*Exercise objective*: Only the lines from the one containing "Out of Rect(0, 375, 58, 391): water" through the end of the material are to be echoed, each exactly as it appears.

Visual spatial reasoning items:
★ ★ ★

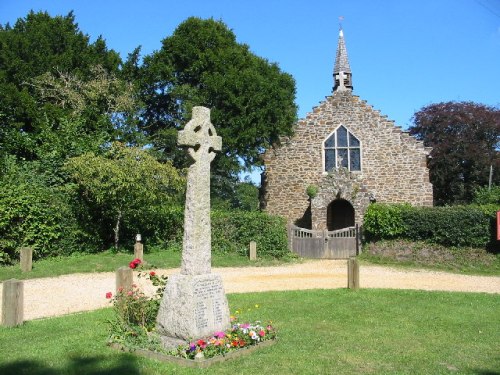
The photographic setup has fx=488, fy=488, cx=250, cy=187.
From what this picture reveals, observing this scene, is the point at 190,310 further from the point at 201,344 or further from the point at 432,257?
the point at 432,257

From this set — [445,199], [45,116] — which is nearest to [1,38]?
[45,116]

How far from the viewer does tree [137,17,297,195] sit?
29.9 metres

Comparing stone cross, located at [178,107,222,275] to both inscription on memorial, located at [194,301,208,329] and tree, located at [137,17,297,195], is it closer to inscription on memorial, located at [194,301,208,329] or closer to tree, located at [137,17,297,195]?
inscription on memorial, located at [194,301,208,329]

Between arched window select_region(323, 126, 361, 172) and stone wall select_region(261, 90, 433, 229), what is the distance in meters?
0.25

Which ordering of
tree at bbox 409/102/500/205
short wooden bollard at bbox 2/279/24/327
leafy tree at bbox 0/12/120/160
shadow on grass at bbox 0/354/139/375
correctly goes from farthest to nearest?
tree at bbox 409/102/500/205
leafy tree at bbox 0/12/120/160
short wooden bollard at bbox 2/279/24/327
shadow on grass at bbox 0/354/139/375

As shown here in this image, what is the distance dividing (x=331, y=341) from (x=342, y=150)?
797 inches

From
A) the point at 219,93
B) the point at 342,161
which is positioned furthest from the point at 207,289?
the point at 219,93

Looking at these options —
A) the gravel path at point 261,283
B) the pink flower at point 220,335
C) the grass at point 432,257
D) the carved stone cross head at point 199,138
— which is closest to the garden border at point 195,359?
the pink flower at point 220,335

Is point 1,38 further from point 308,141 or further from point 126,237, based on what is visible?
point 308,141

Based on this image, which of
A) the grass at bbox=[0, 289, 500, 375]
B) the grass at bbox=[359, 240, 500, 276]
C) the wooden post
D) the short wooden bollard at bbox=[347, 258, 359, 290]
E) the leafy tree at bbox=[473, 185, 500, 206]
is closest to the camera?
the grass at bbox=[0, 289, 500, 375]

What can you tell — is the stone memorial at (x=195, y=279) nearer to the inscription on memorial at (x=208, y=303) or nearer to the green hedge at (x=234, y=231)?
the inscription on memorial at (x=208, y=303)

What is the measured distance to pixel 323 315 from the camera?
9086 millimetres

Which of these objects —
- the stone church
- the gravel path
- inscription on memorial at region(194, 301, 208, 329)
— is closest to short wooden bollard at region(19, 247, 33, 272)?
the gravel path

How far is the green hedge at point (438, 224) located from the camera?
18.3m
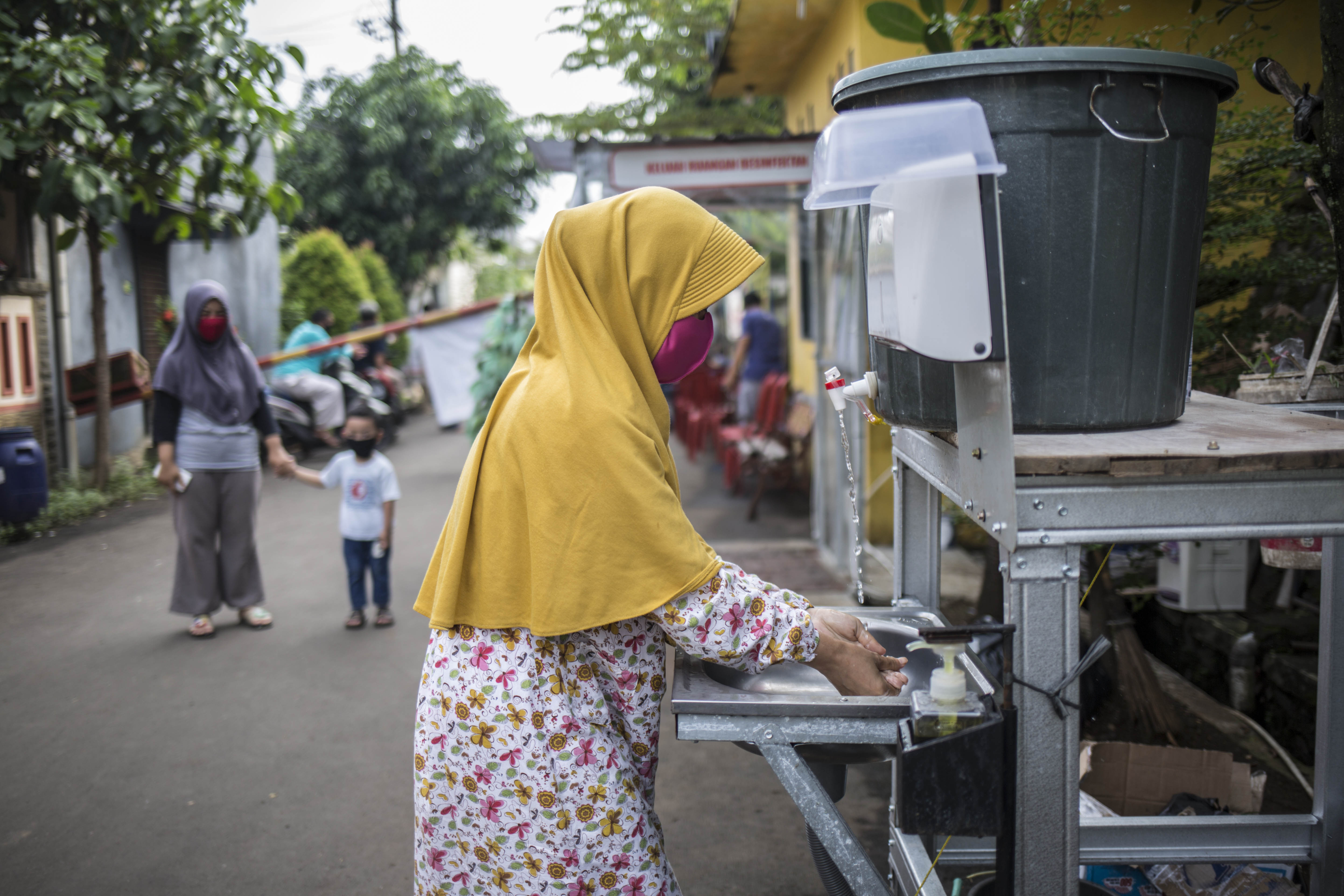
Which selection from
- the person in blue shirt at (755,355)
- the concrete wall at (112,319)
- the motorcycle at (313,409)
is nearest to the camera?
the concrete wall at (112,319)

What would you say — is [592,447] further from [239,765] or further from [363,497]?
[363,497]

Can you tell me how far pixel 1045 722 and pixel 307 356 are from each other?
11.8 meters

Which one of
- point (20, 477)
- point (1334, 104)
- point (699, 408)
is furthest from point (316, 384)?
point (1334, 104)

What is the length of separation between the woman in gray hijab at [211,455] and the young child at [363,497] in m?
0.31

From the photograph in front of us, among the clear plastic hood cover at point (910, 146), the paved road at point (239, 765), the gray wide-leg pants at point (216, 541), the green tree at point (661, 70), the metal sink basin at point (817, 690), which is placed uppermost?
the green tree at point (661, 70)

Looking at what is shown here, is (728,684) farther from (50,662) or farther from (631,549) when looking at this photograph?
(50,662)

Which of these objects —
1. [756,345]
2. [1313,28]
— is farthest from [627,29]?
[1313,28]

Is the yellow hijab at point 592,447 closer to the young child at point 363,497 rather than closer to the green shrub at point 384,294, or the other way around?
the young child at point 363,497

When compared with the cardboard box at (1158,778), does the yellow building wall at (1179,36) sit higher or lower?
higher

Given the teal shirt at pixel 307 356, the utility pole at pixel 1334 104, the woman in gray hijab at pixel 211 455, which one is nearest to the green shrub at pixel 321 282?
the teal shirt at pixel 307 356

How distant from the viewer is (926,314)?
139 centimetres

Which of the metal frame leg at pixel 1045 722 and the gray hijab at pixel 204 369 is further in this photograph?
the gray hijab at pixel 204 369

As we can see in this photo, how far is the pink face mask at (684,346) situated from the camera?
6.19 feet

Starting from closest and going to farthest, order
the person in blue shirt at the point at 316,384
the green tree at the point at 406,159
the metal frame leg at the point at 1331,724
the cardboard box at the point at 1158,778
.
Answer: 1. the metal frame leg at the point at 1331,724
2. the cardboard box at the point at 1158,778
3. the person in blue shirt at the point at 316,384
4. the green tree at the point at 406,159
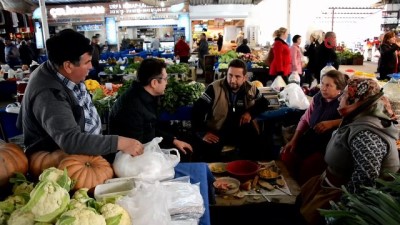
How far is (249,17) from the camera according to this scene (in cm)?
1780

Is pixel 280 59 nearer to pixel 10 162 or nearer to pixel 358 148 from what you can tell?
pixel 358 148

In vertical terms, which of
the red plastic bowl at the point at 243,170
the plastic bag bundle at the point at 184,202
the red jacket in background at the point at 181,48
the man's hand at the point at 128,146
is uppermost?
the red jacket in background at the point at 181,48

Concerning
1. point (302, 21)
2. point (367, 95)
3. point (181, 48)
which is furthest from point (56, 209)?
point (302, 21)

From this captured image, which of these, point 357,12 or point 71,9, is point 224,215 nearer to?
point 71,9

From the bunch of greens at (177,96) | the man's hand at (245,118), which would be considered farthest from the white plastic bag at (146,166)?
the bunch of greens at (177,96)

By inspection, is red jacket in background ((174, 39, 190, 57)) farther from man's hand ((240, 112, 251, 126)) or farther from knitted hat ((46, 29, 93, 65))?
knitted hat ((46, 29, 93, 65))

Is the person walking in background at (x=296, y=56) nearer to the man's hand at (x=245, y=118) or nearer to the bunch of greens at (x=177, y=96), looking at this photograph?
the bunch of greens at (x=177, y=96)

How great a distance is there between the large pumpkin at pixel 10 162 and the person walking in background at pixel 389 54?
9.19 m

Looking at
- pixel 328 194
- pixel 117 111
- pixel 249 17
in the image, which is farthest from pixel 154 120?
pixel 249 17

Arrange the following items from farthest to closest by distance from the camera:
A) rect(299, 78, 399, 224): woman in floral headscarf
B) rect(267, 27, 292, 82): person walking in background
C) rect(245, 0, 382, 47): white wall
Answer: rect(245, 0, 382, 47): white wall → rect(267, 27, 292, 82): person walking in background → rect(299, 78, 399, 224): woman in floral headscarf

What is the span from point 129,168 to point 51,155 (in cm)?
42

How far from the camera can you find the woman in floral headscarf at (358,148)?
205cm

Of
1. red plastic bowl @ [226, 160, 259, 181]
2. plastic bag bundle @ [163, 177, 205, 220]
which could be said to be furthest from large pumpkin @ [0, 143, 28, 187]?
red plastic bowl @ [226, 160, 259, 181]

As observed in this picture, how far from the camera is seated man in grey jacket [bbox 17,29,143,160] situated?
170cm
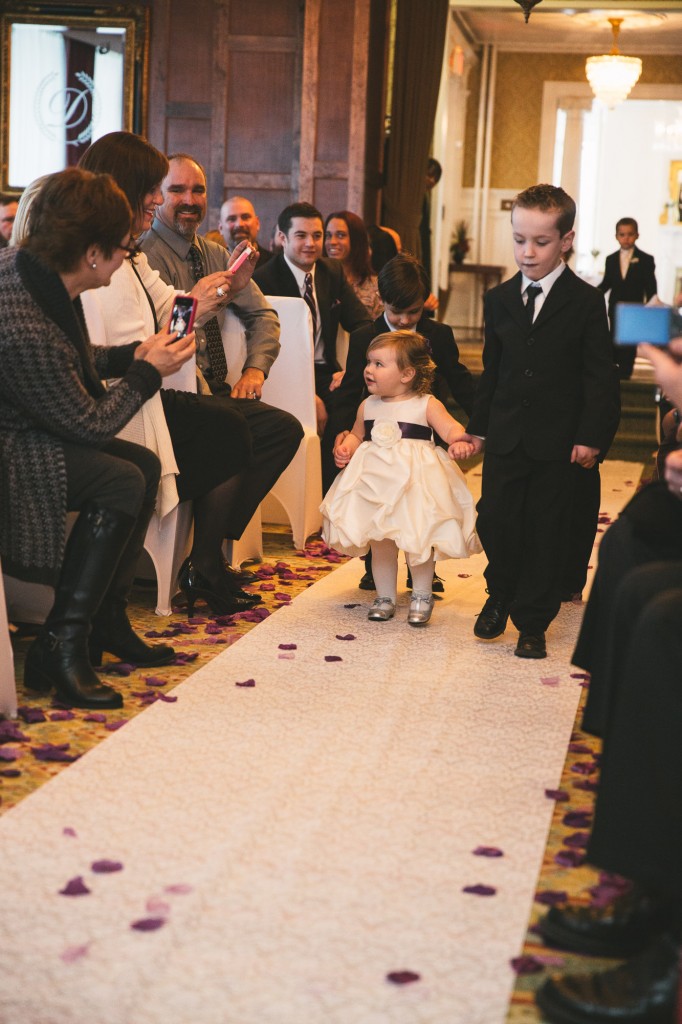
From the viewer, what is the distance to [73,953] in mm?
1743

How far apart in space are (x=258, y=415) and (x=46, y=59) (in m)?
5.55

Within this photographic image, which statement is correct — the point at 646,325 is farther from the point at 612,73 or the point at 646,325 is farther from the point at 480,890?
the point at 612,73

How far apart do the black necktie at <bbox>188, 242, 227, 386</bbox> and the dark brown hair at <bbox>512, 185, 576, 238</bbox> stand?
4.54ft

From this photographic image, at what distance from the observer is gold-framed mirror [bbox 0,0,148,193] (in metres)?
8.48

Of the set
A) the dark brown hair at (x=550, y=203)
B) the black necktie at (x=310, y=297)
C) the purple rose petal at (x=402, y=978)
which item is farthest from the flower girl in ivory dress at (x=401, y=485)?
the purple rose petal at (x=402, y=978)

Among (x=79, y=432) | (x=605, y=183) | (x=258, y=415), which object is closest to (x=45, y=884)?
(x=79, y=432)

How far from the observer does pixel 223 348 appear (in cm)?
443

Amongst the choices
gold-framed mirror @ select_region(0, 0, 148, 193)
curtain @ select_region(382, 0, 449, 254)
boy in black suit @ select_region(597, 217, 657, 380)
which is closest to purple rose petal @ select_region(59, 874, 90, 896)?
gold-framed mirror @ select_region(0, 0, 148, 193)

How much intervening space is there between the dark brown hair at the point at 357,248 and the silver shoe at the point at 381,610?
2.87m

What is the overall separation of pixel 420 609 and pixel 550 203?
125 cm

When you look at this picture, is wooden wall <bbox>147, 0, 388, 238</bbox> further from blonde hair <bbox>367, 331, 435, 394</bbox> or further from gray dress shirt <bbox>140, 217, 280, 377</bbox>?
blonde hair <bbox>367, 331, 435, 394</bbox>

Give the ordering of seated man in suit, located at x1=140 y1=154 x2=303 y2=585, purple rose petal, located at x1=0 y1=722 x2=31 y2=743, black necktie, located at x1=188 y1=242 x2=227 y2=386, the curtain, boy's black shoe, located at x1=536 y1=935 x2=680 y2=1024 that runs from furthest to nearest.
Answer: the curtain
black necktie, located at x1=188 y1=242 x2=227 y2=386
seated man in suit, located at x1=140 y1=154 x2=303 y2=585
purple rose petal, located at x1=0 y1=722 x2=31 y2=743
boy's black shoe, located at x1=536 y1=935 x2=680 y2=1024

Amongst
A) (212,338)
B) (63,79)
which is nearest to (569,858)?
(212,338)

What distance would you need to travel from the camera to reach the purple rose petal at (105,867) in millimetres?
2008
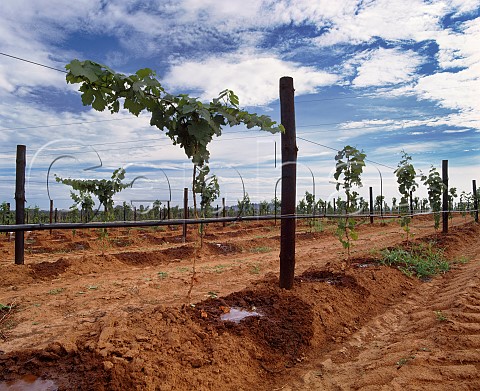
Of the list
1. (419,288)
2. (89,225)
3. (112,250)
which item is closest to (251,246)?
(112,250)

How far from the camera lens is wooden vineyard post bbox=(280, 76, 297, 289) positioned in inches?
215

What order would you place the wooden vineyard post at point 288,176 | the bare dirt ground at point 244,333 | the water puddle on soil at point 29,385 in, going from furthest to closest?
the wooden vineyard post at point 288,176 < the bare dirt ground at point 244,333 < the water puddle on soil at point 29,385

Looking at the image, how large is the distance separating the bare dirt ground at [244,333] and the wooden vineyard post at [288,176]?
43cm

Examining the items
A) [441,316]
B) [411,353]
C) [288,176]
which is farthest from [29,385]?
[441,316]

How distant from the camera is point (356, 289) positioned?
6133mm

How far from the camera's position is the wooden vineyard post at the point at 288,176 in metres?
5.45

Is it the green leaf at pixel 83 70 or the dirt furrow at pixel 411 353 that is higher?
the green leaf at pixel 83 70

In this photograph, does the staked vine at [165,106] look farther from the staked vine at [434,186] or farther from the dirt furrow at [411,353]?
the staked vine at [434,186]

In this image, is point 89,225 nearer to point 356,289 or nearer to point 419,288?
point 356,289

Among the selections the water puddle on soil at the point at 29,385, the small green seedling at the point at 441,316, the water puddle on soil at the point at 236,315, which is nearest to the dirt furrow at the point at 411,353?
the small green seedling at the point at 441,316

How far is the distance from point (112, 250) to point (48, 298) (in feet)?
24.3

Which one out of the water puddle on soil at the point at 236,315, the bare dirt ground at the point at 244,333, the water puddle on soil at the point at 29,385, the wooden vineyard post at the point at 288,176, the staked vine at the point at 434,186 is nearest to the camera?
the water puddle on soil at the point at 29,385

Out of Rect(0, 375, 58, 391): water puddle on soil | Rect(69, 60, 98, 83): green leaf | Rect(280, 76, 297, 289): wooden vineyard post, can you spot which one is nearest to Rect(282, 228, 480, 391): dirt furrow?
Rect(280, 76, 297, 289): wooden vineyard post

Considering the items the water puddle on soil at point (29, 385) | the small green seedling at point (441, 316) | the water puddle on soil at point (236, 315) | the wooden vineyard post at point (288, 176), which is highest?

★ ★ ★

*Task response*:
Out of Rect(0, 375, 58, 391): water puddle on soil | Rect(69, 60, 98, 83): green leaf | Rect(280, 76, 297, 289): wooden vineyard post, can you spot which one is nearest to Rect(282, 228, 480, 391): dirt furrow?
Rect(280, 76, 297, 289): wooden vineyard post

Considering the items the water puddle on soil at point (29, 385) | the small green seedling at point (441, 316) | the water puddle on soil at point (236, 315) | the wooden vineyard post at point (288, 176), which is highest?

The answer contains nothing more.